Due to more modern hardware, newer Ruby and PostgreSQL versions, and more optimized Ruby libraries, the 2020 system could process 7200 supplemental applications per minute.
This proved to be more than sufficient, considering we only received 2200 total supplemental applications during the 2020 redistricting process.
I mentioned earlier that I aimed for 100% line coverage in the 2020 system, and we did meet that. However, while less than 100% coverage means something, 100% coverage means nothing.
In particular, 100% coverage does not mean that you have no bugs.
During the 2020 redistricting process, we had 43 unhandled exceptions, with the majority in the public system.
19 of these exceptions were traced to 5 separate race conditions. In all cases, these race conditions were caught by database constraints.
19 of these exceptions were due to form submissions with invalid child associations, in cases where Sequel’s nested_attributes support hadn’t yet supported handling the invalid association automatically
3 of the exceptions were due to ASCII NUL being included in form submissions during login.
2 of the exceptions were due to a deployment issue.
All told, the 2020 redistricting process was much smoother than the 2010 process. That’s mostly because we knew what to expect, and in general anticipated it and planned for it. However, during the process the team noticed many possibilities for improving the process. In critical cases, we made changes to the 2020 system, but in the majority of cases, we decided to delay improvements until the 2030 system.
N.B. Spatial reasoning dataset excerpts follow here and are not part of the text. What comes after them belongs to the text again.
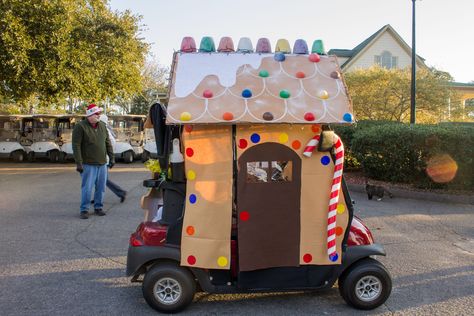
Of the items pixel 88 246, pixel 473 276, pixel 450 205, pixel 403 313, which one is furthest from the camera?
pixel 450 205

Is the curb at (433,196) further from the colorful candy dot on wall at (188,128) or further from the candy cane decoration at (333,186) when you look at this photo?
the colorful candy dot on wall at (188,128)

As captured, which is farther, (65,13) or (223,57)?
(65,13)

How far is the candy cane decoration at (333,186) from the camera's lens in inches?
148

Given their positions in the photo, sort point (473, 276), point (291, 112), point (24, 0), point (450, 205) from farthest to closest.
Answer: point (24, 0)
point (450, 205)
point (473, 276)
point (291, 112)

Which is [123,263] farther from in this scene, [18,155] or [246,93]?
[18,155]

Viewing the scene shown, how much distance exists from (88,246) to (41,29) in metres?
9.94

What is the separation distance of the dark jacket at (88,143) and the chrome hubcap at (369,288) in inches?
196

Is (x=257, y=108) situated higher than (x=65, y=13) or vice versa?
(x=65, y=13)

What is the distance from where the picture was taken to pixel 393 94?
18.3m

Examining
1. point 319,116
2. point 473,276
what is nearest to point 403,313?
point 473,276

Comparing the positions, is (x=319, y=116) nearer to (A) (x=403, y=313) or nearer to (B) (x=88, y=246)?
(A) (x=403, y=313)

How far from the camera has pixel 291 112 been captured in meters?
3.68

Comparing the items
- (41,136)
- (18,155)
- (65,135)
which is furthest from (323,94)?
(18,155)

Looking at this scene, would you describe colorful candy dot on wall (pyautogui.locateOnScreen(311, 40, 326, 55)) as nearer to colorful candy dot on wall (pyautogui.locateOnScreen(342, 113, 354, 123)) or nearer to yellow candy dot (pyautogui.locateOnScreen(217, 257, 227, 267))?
colorful candy dot on wall (pyautogui.locateOnScreen(342, 113, 354, 123))
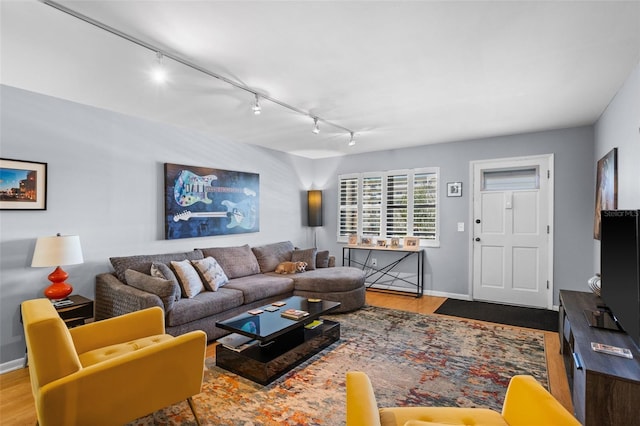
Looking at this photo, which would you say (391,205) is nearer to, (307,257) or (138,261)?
(307,257)

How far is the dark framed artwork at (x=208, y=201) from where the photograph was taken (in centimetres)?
411

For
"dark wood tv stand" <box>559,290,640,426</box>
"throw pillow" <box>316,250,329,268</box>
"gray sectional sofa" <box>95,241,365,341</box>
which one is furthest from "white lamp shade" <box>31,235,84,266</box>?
"dark wood tv stand" <box>559,290,640,426</box>

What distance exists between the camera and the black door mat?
155 inches

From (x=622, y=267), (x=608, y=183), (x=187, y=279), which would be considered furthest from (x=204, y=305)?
(x=608, y=183)

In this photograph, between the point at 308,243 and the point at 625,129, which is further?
the point at 308,243

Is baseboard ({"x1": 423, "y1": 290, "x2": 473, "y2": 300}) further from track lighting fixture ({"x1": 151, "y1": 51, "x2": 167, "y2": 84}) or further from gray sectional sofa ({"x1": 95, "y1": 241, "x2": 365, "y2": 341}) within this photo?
track lighting fixture ({"x1": 151, "y1": 51, "x2": 167, "y2": 84})

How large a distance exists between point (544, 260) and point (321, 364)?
3497mm

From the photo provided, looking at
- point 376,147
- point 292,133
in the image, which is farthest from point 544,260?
point 292,133

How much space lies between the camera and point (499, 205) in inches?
188

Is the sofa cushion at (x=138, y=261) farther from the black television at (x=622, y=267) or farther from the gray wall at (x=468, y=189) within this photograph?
the black television at (x=622, y=267)

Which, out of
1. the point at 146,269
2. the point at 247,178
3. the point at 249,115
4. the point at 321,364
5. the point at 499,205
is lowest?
the point at 321,364

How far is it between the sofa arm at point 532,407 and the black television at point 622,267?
65 cm

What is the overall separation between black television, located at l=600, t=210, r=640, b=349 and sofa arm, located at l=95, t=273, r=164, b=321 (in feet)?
10.8

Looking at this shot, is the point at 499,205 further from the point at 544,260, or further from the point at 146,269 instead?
the point at 146,269
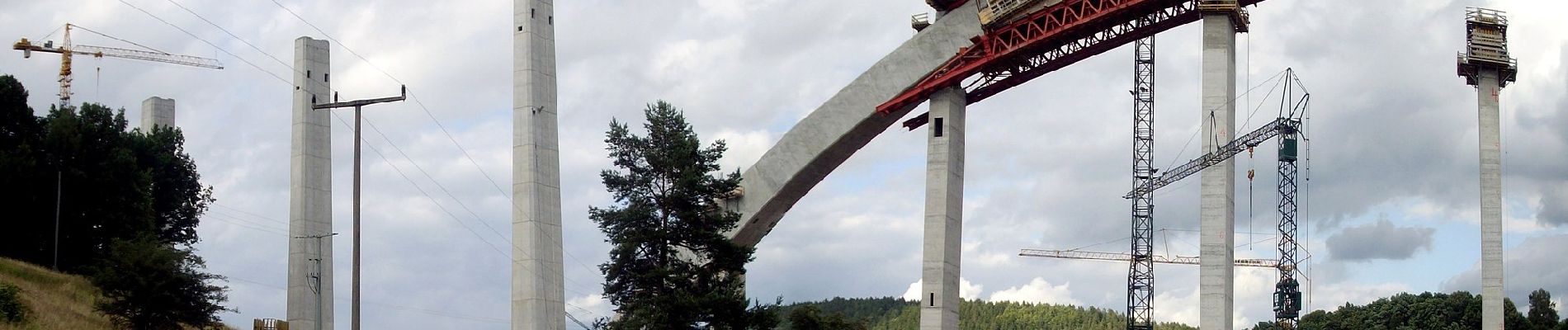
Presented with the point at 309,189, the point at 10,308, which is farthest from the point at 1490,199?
the point at 10,308

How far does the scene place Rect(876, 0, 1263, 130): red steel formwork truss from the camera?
5272cm

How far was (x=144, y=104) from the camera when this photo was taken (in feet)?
305

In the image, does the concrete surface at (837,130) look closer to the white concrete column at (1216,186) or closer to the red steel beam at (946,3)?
the red steel beam at (946,3)

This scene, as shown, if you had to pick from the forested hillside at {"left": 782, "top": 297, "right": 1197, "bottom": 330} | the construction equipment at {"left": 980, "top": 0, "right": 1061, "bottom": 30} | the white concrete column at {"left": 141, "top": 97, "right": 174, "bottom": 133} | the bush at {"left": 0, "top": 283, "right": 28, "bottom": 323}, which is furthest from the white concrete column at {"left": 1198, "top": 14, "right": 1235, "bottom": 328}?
the forested hillside at {"left": 782, "top": 297, "right": 1197, "bottom": 330}

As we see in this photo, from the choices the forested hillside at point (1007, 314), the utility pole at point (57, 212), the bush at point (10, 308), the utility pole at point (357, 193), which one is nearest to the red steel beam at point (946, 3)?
the utility pole at point (357, 193)

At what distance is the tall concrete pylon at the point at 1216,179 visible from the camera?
5050 cm

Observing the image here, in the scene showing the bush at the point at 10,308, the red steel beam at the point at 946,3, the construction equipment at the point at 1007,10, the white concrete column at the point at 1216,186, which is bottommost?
the bush at the point at 10,308

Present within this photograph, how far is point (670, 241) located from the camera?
165 feet

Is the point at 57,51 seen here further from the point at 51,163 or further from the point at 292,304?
the point at 292,304

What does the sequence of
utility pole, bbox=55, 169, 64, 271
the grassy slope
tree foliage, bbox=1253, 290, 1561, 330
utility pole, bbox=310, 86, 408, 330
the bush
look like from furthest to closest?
tree foliage, bbox=1253, 290, 1561, 330, utility pole, bbox=55, 169, 64, 271, the grassy slope, the bush, utility pole, bbox=310, 86, 408, 330

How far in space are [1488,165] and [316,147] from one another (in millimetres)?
44266

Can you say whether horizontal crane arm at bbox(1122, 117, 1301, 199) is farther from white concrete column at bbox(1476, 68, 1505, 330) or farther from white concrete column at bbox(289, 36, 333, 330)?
white concrete column at bbox(289, 36, 333, 330)

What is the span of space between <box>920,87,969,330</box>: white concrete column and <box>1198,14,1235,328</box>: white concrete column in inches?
321

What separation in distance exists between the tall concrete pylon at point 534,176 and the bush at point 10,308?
1661 cm
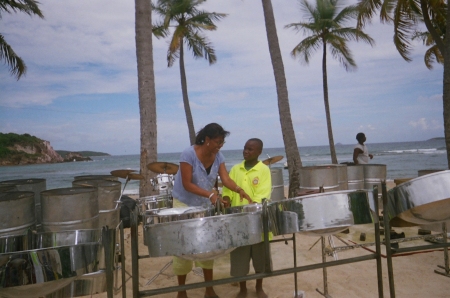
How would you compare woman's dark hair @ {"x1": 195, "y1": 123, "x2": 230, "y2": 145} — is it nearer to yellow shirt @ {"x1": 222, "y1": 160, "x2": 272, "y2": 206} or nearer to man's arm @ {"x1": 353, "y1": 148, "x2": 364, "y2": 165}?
yellow shirt @ {"x1": 222, "y1": 160, "x2": 272, "y2": 206}

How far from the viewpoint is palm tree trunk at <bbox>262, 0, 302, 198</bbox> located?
4.68 metres

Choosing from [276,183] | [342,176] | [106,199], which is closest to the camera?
[106,199]

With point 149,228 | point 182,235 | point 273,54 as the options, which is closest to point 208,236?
point 182,235

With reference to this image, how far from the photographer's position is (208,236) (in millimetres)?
1229

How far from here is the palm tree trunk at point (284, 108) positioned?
4680 millimetres

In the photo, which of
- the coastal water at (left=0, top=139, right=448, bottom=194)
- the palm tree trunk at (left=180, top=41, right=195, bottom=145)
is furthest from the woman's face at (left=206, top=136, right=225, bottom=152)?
the coastal water at (left=0, top=139, right=448, bottom=194)

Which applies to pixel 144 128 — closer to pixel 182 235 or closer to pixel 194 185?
pixel 194 185

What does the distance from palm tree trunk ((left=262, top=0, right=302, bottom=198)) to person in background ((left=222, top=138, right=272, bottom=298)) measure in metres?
2.44

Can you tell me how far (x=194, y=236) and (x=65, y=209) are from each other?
1267mm

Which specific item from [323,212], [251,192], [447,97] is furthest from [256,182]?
[447,97]

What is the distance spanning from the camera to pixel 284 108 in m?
4.68

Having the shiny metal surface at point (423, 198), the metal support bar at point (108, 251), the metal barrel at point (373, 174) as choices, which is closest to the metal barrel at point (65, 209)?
the metal support bar at point (108, 251)

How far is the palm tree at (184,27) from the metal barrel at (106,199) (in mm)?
5919

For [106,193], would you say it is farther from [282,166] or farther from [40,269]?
[282,166]
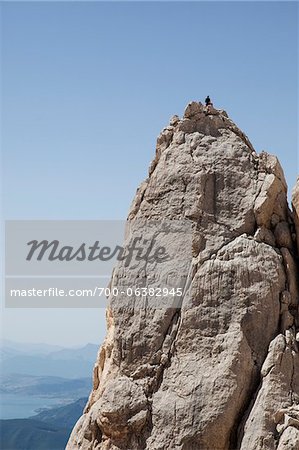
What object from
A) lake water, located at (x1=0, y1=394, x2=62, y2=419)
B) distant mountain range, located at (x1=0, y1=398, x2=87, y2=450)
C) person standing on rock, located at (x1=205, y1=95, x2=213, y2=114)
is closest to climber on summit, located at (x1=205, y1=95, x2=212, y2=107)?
person standing on rock, located at (x1=205, y1=95, x2=213, y2=114)

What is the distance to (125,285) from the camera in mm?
13070

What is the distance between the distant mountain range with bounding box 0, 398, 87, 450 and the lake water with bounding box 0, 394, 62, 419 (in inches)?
191

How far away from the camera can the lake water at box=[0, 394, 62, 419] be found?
62.1 metres

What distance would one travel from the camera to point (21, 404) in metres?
67.1

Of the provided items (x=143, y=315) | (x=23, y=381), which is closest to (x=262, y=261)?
(x=143, y=315)

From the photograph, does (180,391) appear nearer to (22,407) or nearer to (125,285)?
(125,285)

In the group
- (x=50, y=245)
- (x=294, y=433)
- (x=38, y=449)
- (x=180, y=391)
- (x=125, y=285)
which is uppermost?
(x=50, y=245)

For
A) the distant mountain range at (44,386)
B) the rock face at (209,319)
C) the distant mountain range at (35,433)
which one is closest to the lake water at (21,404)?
the distant mountain range at (44,386)

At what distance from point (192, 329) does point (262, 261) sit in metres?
1.94

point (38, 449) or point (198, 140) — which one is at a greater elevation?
point (198, 140)

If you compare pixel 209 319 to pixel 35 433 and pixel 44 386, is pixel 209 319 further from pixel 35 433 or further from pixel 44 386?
pixel 44 386

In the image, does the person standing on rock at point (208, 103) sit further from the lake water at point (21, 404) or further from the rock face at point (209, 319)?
the lake water at point (21, 404)

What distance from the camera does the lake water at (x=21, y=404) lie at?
62144 millimetres

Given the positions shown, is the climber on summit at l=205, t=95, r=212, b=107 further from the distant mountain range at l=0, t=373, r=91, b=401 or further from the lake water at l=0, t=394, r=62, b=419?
the distant mountain range at l=0, t=373, r=91, b=401
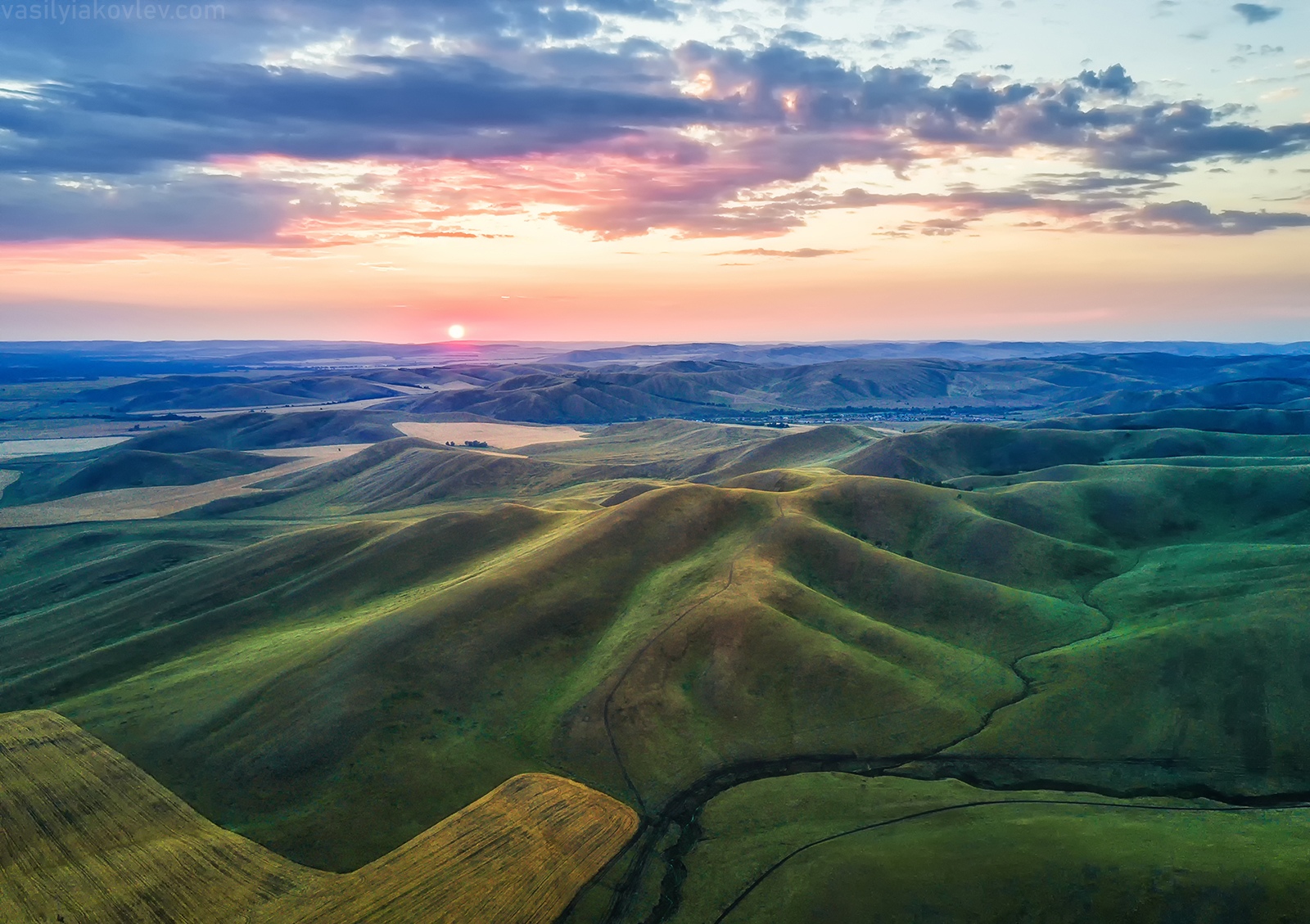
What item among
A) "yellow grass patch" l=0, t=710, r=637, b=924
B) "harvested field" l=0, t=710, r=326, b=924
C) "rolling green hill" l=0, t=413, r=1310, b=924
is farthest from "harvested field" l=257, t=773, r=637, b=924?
"harvested field" l=0, t=710, r=326, b=924

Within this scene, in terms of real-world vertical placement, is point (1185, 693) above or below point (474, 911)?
above

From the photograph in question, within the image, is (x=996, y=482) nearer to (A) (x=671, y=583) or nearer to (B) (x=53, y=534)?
(A) (x=671, y=583)

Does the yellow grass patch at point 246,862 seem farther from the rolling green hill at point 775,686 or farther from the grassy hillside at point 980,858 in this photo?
the grassy hillside at point 980,858

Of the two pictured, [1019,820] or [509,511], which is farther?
[509,511]

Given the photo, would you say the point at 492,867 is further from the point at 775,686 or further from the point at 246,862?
the point at 775,686

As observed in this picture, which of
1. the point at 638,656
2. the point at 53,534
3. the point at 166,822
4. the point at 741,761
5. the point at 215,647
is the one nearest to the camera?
the point at 166,822

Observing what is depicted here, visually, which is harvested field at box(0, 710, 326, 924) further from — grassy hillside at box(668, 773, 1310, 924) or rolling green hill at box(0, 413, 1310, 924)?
grassy hillside at box(668, 773, 1310, 924)

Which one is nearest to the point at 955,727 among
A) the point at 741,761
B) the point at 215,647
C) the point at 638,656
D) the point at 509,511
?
the point at 741,761

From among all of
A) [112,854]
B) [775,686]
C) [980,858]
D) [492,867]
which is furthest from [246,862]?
[980,858]

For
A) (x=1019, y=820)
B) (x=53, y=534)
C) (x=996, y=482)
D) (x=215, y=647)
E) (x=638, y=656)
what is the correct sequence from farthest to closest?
(x=53, y=534) < (x=996, y=482) < (x=215, y=647) < (x=638, y=656) < (x=1019, y=820)


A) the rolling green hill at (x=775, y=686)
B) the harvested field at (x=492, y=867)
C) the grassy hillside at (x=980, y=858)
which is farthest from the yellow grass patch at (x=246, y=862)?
the grassy hillside at (x=980, y=858)
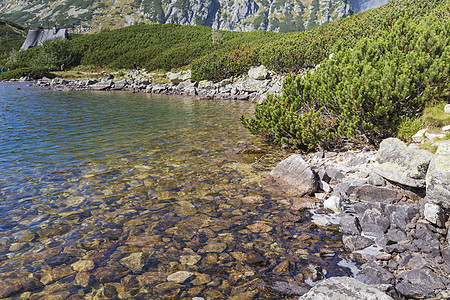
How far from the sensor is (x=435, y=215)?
5.84m

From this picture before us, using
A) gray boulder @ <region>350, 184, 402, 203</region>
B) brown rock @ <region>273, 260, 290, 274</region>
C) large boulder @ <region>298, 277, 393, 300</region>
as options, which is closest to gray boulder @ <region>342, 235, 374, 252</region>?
brown rock @ <region>273, 260, 290, 274</region>

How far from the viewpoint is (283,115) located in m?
12.6

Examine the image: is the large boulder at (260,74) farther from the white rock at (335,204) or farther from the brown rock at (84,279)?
the brown rock at (84,279)

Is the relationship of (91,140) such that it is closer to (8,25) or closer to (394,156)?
(394,156)

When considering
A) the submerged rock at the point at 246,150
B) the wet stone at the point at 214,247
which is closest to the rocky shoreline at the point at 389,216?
the wet stone at the point at 214,247

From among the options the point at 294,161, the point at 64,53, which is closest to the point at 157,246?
the point at 294,161

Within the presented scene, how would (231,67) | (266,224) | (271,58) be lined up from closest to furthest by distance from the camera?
(266,224) < (271,58) < (231,67)

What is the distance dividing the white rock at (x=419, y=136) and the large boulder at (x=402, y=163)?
1293mm

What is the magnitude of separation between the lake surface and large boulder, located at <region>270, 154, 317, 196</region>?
62cm

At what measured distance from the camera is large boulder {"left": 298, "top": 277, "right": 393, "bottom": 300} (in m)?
3.61

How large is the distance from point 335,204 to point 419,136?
4.12 metres

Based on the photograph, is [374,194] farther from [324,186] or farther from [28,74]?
[28,74]

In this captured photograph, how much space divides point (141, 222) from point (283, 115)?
8.25m

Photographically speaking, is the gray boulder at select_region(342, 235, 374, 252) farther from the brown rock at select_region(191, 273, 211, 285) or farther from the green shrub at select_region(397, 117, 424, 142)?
the green shrub at select_region(397, 117, 424, 142)
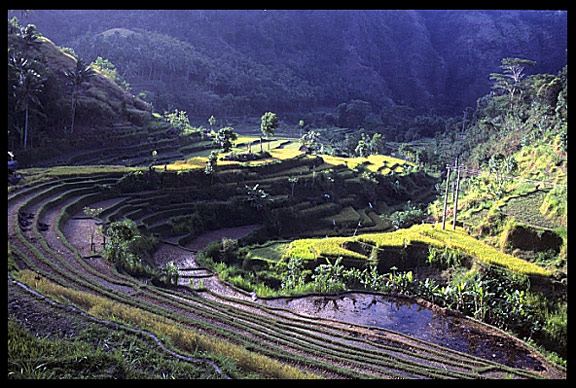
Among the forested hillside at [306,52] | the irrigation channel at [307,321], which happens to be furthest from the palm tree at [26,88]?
the forested hillside at [306,52]

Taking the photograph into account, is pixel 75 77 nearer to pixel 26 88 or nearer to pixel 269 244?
pixel 26 88

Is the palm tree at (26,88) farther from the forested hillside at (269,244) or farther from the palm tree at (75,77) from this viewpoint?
the palm tree at (75,77)

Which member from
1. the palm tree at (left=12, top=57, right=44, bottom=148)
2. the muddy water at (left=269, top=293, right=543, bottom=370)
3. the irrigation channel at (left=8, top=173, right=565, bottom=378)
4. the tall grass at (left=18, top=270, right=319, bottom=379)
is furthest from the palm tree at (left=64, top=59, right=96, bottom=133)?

Shortly after the end of the 2020 process, we had a series of meetings discussing various possible changes to the system for 2030. Before the end of 2020, I already started making some internal changes to fix the unhandled exceptions that occurred during 2020 process.
I added support to Sequel’s nested_attributes plugin to handle the issues exposed during the 2020 process, so they would not raise exceptions.
To handle the race conditions experienced during the 2020 process, I added a code injection framework, so I could simulate race conditions during the tests, and then made changes to avoid the race conditions. In addition to fixing the 5 race conditions that resulted in exceptions during the 2020 process, I audited all other routes for similar race conditions, and found an additional race condition that was not hit, which I also fixed.
To prevent the unhandled exceptions due to ASCII NUL bytes, I modified Rodauth to handle this case. I also added similar handling in Roda and Sequel.
My goal in the 2030 system is to have 100% line and branch coverage.
We started off with 100 uncovered branches. Over a two week period, we covered all 100 branches,
finding and fixing 4 previously undetected bugs in the uncovered branches. I’ll state again for emphesis, 100% line/branch coverage means nothing, but less than 100% means something.
Another goals for 2030, which has not yet been implemented, is to get to 100% line/branch coverage for all views in the system.
The 2020 system used chroot and privilege dropping to limit file system access to the application directory.
For the 2030 system, I switched to using unveil, which is an OpenBSD-specific API for more granular file system access limiting. This made it so only a small portion of the application directory was accessible at runtime, instead of all of the application directory being accessible. Additionally, switching to unveil made it so the application did not need to be started as root, so privilege dropping was not needed.
By continuing to maintain and improve on the 2020 system, I think the 2030 system will be just as much of a success.
I hope you had fun learning about redistricting in California, and how Ruby has helped the redistricting process in the past and will continue to help the redistricting process in the future.
If you enjoyed this presentation, and want to read more of my thoughts on Ruby programming, please consider picking up a copy of Polished Ruby Programming.
That concludes my presentation. I would like to thank all of you for listening to me. I think I am out of time, so if you have any questions, please ask me during the next break.